# Exercise text
════

AT the Consumer Electronics Show in Las Vegas last week, new smartphones, e-readers and tablet PCs were unveiled. Although the event was over 5,000 miles away, it’s worth considering the implications for the impending general election here in Britain.
As we live more of our lives online and request on-demand information from an array of devices, we are less interested in anything slow or bureaucratic. The internet makes us want to live efficient lives. We feel more empowered because whatever we’re looking for is available in many different ways.
As your phone or your PC becomes the remote control to your life, you become inherently more in control of your life.
The Consumer Electronics Show (CES) has become the global Mecca of consumer internet devices. It replaces the enterprise-focused Comdex, which was the technology industry’s annual trade show for many years. But then consumers started adopting technology before businesses. Comdex faded, and CES became very dominant.

════

# Extracted records
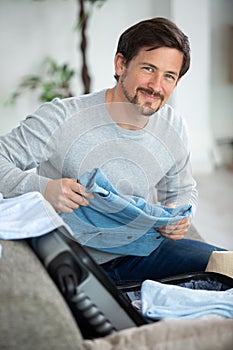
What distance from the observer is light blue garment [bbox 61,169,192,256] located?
1445mm

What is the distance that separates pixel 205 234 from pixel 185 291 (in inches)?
81.4

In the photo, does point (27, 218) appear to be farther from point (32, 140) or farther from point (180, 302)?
point (32, 140)

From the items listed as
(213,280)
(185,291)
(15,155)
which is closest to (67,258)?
(185,291)

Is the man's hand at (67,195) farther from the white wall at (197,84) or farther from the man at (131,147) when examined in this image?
the white wall at (197,84)

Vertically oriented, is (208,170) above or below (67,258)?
below

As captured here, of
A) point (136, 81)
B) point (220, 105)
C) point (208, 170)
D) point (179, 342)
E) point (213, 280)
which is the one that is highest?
point (136, 81)

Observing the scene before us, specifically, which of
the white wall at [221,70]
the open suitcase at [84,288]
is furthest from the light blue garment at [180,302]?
the white wall at [221,70]

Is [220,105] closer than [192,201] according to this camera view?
No

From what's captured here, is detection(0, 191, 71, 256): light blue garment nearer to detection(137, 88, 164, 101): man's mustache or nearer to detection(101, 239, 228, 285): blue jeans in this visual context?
detection(101, 239, 228, 285): blue jeans

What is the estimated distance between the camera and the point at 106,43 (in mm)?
4547

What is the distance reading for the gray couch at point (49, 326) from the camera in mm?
913

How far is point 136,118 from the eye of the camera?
176cm

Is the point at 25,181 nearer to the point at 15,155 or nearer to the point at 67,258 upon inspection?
the point at 15,155

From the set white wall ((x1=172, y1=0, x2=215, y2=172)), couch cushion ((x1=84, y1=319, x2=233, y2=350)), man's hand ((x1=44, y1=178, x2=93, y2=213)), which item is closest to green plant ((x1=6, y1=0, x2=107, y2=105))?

════

# What the exercise asks
Rewrite the paragraph of the CES article above that begins "The Consumer Electronics Show (CES) has become" as a short bulleted list that keeps its main facts.

# Output
- CES has become the global Mecca of consumer internet devices.
- It replaces Comdex, the enterprise-focused show that was the technology industry's annual trade show for many years.
- Consumers started adopting technology before businesses did.
- Comdex faded, and CES became very dominant.